English Premiership could be ring-fenced if Pat Lam’s Bristol don’t thrive
Charles Piutau one of three big-money signings made to try and cement top flight status
Pat Lam’s Bristol have spent heavily as they bid to retain their top-flight status following last season’s promotion. Photograph: James Crombie/Inpho
Bristol’s first season back in the Premiership is likely to have a significant bearing on whether the top flight is ring-fenced, according to the English Rugby Football Union.
The big-spending Bears begin their campaign against Bath on Friday and the RFU’s director of professional rugby, Nigel Melville, believes an immediate return to the Championship would push the Premiership closer towards a closed shop.
The RFU’s public stance on ending promotion and relegation has softened over the past 12 months and the union and Premiership Rugby explored avenues to pull up the drawbridge as recently as April.
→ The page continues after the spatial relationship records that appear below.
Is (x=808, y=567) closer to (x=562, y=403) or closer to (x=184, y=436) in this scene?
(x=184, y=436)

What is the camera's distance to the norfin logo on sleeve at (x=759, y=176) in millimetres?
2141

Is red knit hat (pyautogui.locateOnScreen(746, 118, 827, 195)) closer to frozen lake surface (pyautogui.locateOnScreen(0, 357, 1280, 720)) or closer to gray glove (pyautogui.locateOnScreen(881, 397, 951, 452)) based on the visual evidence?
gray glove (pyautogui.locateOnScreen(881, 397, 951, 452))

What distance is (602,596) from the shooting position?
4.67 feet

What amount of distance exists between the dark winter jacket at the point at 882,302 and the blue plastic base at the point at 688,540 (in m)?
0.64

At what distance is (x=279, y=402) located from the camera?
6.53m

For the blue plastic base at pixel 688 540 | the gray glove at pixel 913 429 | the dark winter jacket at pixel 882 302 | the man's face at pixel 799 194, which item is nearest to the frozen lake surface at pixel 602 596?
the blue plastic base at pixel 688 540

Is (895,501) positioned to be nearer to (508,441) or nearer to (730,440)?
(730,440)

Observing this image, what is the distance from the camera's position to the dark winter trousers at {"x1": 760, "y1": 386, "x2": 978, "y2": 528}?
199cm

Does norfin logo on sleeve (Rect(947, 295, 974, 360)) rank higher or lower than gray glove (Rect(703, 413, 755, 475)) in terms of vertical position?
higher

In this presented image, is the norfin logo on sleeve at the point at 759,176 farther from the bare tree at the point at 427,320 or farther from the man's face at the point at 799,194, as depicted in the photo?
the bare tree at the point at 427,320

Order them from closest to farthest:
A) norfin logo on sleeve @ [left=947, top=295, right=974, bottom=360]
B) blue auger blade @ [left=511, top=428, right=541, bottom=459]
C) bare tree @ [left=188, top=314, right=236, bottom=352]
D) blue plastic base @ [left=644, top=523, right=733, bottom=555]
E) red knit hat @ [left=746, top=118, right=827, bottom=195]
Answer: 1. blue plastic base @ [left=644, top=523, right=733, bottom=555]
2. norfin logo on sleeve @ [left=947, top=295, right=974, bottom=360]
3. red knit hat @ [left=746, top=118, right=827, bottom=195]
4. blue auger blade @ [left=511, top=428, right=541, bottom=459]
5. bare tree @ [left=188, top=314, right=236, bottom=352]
Ultimately, with 13 stakeholders and a reluctance to expand the league beyond 12 teams – as well as opposition from ambitious Championship clubs – no agreement has been reached.
Bristol return to the Premiership with lofty ambitions after splashing out on Charles Piutau, who misses out against Bath through injury, John Afoa and George Smith. Bankrolled by Steve Lansdown and rebranded as the Bears, their coach, Pat Lam, has targeted a top-six finish.
Last season Bristol were pushed closer than expected in the Championship by Ealing Trailfinders, an upwardly mobile club who have repeated their desire to play in the Premiership and who have the finances to compete. Mark McCafferty, the chief executive of Premiership Rugby, recently sounded a warning to the west London team and expressed concerns over the “unrealistic” ambitions of a club with an average attendance of considerably less than 1,000.
Melville agrees the gap between the two tiers is increasing and believes it will be telling if a club as well-funded as Bristol cannot bridge it.
He said: “The point that Mark made is the gap is massive. The gap to jump between one and the other is significant in terms of facilities, significant in terms of financing, and also making sure you’ve got a squad capable of competing. To go up and come down like a yo-yo club every year is probably not a good thing. If the gap continues to get wider and wider, it makes it more difficult to get up there. At the moment the dream is still there if somebody wants to go for it. It’s a really tough ask.”
Ealing have an equally significant match on Saturday, kicking off their campaign against London Irish, who were relegated from the Premiership last season. They remain committed to pursuing a Premiership place and point to the disadvantage the promoted team faces and the financial discrepancy between the two divisions because of the distribution of TV rights.
“We want strong, vibrant clubs where we can develop players,” added Melville. “That comes down to levels of wages. We need wages to be realistic, based on revenues coming in. That’s the same for any professional sport, for professional rugby and everybody else. If we can stay in two levels and promote and relegate every year, we can make sure that gap is not too wide and clubs are sustained and stronger, fine. But if we can’t, we have to look at it.”